Lógicamente, uno se pregunta qué puede darle de comer a un invitado crudo-vegetariano, una cuestión controvertida donde las haya. Me decidí por un tabulé, que, aunque da mucho trabajo a la hora de picar, a todo el mundo le gusta y constituye un acompañamiento estupendo para la carne. Por si os interesa, explicaré cómo lo preparo: mucha menta, mucho perejil, un cubo de tomates (muy maduros, casi podridos), una cabeza de ajos picados, un par de jarras de zumo de limón y una buena cantidad de sémola de trigo bulgur. A ese espléndido plato vegetariano añado un cuenco de salsa, lo bastante picante para levantarte la tapa de los sesos, y unas patatas fritas para mojar en ella, así como fuentes llenas de
baba ganoush
, humus y otras exquisiteces. Me sentía bastante orgulloso de mi despliegue culinario hasta que Ana señaló que los crudo-vegetarianos no querrían ni acercarse a la sémola de bulgur (que estaba hervida), a las patatas (fritas), berenjenas (asadas) o garbanzos (cocidos y hechos papilla). Sugerí, un poco a la defensiva, que incluso a los crudo-ovo-lacto-vegetarianos podía producirles un placer atávico sentarse junto al humo y aspirar el aroma de la carne asada; es algo que a todos nos llega muy hondo.
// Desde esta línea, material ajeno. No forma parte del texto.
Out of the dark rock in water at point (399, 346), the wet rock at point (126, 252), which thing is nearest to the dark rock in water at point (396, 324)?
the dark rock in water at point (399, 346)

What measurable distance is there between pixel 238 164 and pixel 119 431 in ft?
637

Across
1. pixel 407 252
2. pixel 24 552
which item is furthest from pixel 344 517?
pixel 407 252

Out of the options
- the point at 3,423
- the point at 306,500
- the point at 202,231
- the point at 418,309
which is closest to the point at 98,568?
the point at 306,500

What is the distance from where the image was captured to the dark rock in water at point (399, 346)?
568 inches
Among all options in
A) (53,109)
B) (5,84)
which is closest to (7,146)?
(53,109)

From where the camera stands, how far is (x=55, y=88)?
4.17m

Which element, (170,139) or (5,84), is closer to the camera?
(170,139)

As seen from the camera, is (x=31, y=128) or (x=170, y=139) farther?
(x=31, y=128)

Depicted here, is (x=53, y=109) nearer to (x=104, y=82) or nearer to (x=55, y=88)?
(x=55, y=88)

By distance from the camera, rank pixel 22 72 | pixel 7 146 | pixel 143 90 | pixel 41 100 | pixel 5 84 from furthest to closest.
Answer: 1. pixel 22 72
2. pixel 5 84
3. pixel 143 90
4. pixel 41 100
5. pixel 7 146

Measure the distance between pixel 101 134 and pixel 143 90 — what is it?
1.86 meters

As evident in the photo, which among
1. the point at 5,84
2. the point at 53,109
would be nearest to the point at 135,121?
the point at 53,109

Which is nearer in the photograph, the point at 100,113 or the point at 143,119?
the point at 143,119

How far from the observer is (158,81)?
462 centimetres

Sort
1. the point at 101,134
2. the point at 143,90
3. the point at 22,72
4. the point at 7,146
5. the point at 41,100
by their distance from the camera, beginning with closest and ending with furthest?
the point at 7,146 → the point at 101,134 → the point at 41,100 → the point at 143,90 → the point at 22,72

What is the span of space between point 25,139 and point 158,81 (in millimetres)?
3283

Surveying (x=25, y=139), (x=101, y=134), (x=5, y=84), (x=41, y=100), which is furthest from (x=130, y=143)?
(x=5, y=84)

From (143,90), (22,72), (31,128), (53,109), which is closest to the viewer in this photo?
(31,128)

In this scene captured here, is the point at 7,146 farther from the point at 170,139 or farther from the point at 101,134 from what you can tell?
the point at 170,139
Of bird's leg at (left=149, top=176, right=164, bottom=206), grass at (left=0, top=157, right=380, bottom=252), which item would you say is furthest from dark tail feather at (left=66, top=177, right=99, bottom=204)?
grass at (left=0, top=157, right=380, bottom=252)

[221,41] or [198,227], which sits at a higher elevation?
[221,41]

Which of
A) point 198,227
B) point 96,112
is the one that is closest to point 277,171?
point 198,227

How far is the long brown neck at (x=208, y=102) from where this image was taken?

Los músicos de la banda de Valdepeñas vivían demasiado lejos para invitarlos, y supuse que sus días de giras ya habían concluido; por suerte, unos amigos habían accedido a tocar la guitarra y la flauta, y además habíamos contratado los servicios de un titiritero sorprendente, que embelesaría con su actuación a niños y adultos.

La mañana de la fiesta amaneció radiante y despejada y, con ramas de olivo y madera que arrastraba el río, encendí una gran hoguera que fui alimentando hasta conseguir una buena cantidad de brasas ardientes. En el último momento, por desgracia, cuando los invitados empezaban a llegar, advertí que no tenía asador en que ensartar los corderos, o al menos el que tenía no servía para darles vueltas. Me hacían falta un par de travesaños soldados a la vara de acero para asegurar la carne mientras la hacía girar y la embadurnaba.